- [Directions for this task]:
Return every line from the records below in which the word "where" is found.

- [Data for processing]:
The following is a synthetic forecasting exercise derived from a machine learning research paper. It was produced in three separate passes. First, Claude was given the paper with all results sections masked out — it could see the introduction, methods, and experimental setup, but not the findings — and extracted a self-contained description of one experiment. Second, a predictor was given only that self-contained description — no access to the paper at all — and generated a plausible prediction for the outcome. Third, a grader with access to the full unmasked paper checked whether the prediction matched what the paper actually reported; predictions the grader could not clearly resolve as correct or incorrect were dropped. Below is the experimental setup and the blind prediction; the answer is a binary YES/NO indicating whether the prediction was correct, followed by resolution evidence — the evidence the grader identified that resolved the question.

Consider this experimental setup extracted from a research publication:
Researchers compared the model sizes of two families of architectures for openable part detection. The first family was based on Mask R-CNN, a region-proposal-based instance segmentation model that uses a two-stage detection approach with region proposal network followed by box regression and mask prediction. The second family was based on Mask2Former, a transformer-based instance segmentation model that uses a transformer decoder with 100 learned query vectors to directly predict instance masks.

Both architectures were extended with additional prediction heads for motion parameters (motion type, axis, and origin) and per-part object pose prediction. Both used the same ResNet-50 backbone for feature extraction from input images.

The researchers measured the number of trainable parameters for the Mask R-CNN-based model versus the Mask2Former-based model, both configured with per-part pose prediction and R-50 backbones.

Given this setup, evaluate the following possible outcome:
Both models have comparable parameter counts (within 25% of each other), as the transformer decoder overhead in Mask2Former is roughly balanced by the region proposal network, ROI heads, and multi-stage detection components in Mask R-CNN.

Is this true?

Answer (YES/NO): YES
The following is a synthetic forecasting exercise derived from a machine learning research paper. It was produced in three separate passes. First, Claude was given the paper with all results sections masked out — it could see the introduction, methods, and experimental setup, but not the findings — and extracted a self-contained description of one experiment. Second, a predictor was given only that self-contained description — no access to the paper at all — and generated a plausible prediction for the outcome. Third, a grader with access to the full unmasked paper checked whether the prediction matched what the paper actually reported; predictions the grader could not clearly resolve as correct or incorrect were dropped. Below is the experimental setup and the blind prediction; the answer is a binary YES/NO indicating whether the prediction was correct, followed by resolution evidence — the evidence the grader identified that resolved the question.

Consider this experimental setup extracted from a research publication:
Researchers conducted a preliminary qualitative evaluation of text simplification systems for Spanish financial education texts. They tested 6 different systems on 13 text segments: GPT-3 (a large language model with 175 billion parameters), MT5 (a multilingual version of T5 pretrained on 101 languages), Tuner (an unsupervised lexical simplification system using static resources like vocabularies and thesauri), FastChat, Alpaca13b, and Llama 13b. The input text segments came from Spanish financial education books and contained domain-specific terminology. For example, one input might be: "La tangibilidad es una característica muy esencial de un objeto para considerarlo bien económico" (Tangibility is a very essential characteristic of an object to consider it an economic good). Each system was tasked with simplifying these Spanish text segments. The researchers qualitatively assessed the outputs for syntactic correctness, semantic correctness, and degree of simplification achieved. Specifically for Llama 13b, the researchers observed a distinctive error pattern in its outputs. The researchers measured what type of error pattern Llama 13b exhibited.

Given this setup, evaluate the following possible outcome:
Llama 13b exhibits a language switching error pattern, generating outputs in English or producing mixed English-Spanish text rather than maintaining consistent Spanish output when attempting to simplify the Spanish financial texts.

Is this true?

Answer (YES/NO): YES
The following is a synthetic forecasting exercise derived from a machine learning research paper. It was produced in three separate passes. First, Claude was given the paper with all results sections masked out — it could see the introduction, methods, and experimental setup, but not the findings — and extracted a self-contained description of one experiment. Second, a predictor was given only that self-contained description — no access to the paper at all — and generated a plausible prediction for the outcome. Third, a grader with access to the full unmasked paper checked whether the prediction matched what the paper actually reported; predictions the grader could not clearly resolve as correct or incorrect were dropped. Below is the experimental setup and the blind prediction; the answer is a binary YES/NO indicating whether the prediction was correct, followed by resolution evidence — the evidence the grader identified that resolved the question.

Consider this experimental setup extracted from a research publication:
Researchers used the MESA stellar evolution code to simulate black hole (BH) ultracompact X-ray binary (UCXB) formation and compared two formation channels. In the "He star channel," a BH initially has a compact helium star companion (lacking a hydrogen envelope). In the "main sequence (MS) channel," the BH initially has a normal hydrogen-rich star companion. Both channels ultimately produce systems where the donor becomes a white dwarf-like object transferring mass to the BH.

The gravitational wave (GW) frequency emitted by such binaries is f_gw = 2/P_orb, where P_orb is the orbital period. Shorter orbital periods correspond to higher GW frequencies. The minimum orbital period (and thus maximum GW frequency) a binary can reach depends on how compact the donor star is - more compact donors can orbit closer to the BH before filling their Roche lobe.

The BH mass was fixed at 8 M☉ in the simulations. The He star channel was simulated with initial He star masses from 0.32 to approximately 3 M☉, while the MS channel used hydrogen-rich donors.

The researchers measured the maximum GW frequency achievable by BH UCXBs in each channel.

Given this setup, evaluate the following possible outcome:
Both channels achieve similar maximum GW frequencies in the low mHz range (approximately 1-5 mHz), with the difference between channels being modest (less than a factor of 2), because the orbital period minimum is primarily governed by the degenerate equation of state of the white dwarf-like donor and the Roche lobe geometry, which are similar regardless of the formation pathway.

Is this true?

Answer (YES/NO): NO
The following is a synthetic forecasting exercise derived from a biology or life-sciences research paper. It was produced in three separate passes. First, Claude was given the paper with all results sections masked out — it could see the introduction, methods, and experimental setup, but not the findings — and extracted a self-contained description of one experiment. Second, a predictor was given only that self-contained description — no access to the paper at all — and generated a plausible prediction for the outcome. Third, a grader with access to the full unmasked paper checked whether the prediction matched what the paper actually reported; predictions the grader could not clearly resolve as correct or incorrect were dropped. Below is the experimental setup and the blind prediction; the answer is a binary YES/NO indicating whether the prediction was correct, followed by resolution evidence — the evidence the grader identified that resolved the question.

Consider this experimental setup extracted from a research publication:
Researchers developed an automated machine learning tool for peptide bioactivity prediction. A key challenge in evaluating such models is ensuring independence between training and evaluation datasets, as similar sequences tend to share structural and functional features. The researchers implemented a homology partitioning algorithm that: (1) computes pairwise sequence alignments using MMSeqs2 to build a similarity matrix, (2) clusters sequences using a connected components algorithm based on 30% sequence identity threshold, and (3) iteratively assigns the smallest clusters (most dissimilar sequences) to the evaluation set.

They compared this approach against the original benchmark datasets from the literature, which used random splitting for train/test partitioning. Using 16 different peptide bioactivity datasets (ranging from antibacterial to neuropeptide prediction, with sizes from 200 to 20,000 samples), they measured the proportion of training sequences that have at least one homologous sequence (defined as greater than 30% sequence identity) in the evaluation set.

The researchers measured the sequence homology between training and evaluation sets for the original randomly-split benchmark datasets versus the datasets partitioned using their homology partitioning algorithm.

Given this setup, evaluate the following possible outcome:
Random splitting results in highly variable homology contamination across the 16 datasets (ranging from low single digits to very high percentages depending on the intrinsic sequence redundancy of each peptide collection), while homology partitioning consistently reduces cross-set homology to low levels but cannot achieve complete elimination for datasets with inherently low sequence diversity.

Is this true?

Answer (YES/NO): NO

- [Response area]:
Researchers used the MESA stellar evolution code to simulate black hole (BH) ultracompact X-ray binary (UCXB) formation and compared two formation channels. In the "He star channel," a BH initially has a compact helium star companion (lacking a hydrogen envelope). In the "main sequence (MS) channel," the BH initially has a normal hydrogen-rich star companion. Both channels ultimately produce systems where the donor becomes a white dwarf-like object transferring mass to the BH.
The gravitational wave (GW) frequency emitted by such binaries is f_gw = 2/P_orb, where P_orb is the orbital period. Shorter orbital periods correspond to higher GW frequencies. The minimum orbital period (and thus maximum GW frequency) a binary can reach depends on how compact the donor star is - more compact donors can orbit closer to the BH before filling their Roche lobe.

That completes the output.